[[ Information supplied, beginning ]]

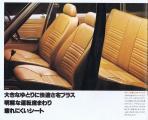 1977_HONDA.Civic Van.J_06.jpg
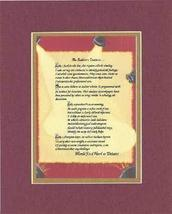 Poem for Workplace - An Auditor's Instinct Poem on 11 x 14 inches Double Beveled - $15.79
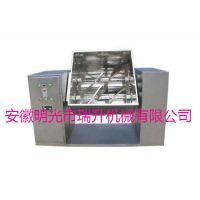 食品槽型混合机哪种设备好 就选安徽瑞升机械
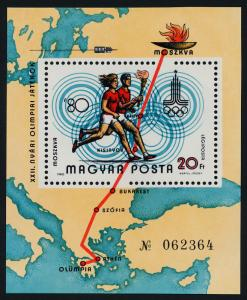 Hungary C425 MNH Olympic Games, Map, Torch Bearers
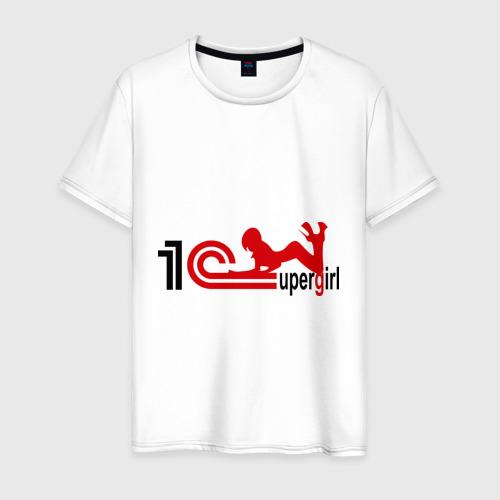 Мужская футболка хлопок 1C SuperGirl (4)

[[ Information supplied, end ]]
[[ Information supplied, beginning ]]

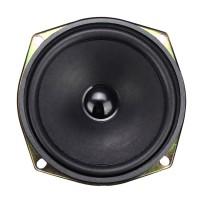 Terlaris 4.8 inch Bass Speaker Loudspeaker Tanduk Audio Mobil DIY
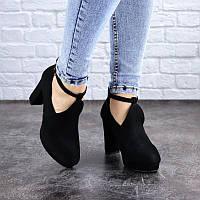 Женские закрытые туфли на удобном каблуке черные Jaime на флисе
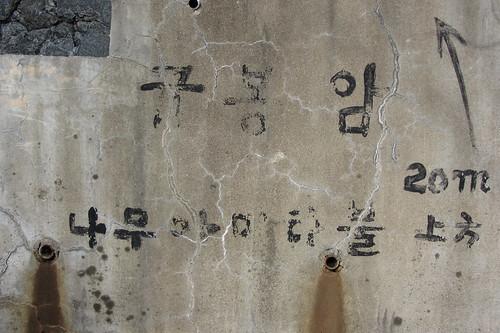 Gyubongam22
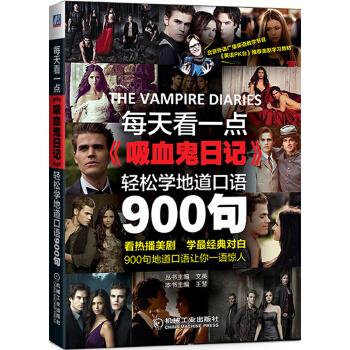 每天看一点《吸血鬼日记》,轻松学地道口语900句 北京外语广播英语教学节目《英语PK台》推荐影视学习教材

[[ Information supplied, end ]]
[[ Information supplied, beginning ]]

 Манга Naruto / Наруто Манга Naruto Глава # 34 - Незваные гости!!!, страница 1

[[ Information supplied, end ]]

*Task instructions*
Transcribe only this stretch of the data: the line with "Gyubongam22", the line with "每天看一点《吸血鬼日记》,轻", and every line in between. Leave out the pictures.

*Solution to the exercise*
 Gyubongam22
 每天看一点《吸血鬼日记》,轻松学地道口语900句 北京外语广播英语教学节目《英语PK台》推荐影视学习教材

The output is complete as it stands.